Sweet and Bittersweet

In between some serious product testing of the various types of cold medications (they're all crap pretty much, except maybe for Mucinex) and different kinds of Kleenex (the ones with aloe are the best), I had one glorious, sparkling day of health where I felt fabulous and I went dancing. It seems so long ago, but it was only last Friday.

I went to one of Roberto's last classes and milongas here in the U.S. My teacher Roberto is moving back to Argentina. I get the impression that if it's not a permanent move, it's somewhat semipermanent and he's going to be gone for a while.

Roberto was the first teacher I had who didn't teach me steps. In fact, the first class I took with him confused the heck out of me because it seemed like he wasn't teaching "tango" at all. Where were the patterns, who steps where and does what when? Instead, Roberto had us doing exercises like pretending to hold invisible beach balls between us and our partner, and putting our hands on our partners hearts and moving (not dancing) with our eyes closed. I seriously didn't get him at all.

I almost didn't go back after that first time because I didn't think I was going to learn anything about tango with Roberto. Ha, shows what a dummy a smartypants girl can be. I'm so glad I got over myself because, if it wasn't for Roberto, I'd probably be doing some form of Tango LEGO. Plug-n-play tango.

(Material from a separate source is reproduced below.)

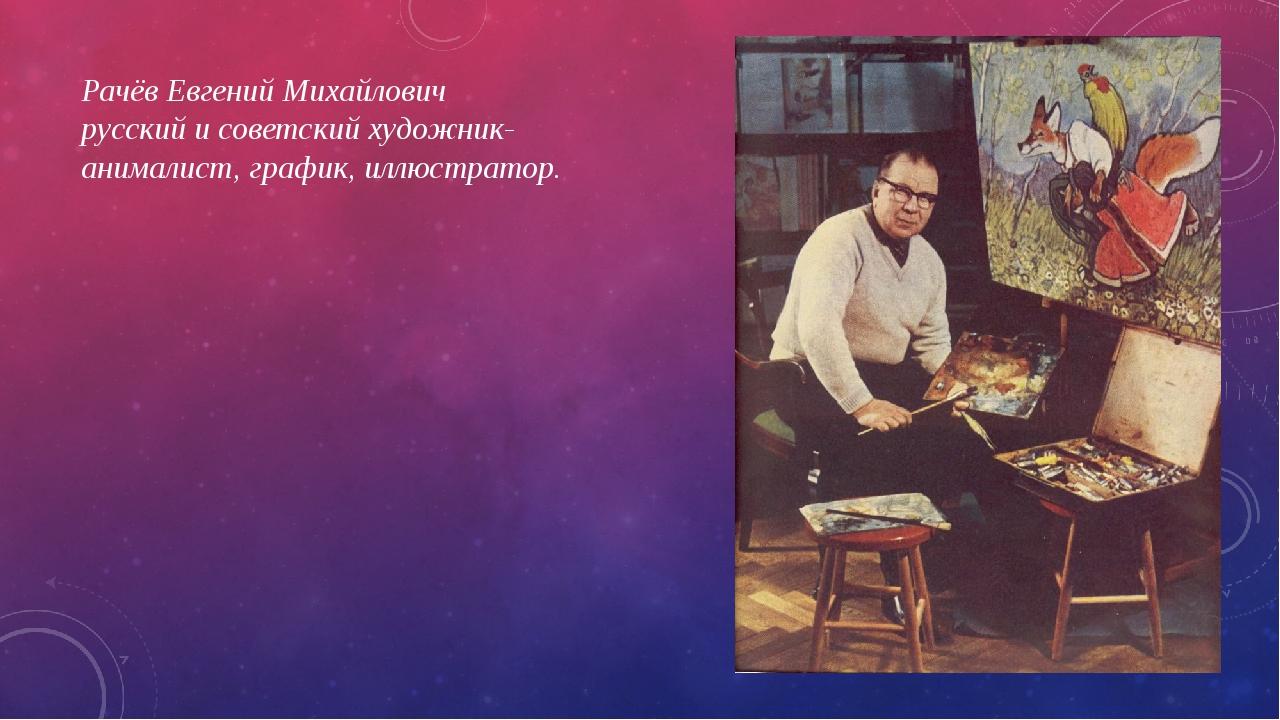 Рачёв Евгений Михайлович русский и советский художник-анималист, график, иллю...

Roberto is one of those guys that truly has a twinkle in his eye. His eyes sparkle with humor, sometimes devilish, but always with fun. He's got the most charming, crookedest grin, too. Roberto has a thick accent and lots of times I still don't really understand what he's saying. But at the end of the day, the lesson still sinks in. He makes us laugh, but at the same time, teaches us things like no one else can.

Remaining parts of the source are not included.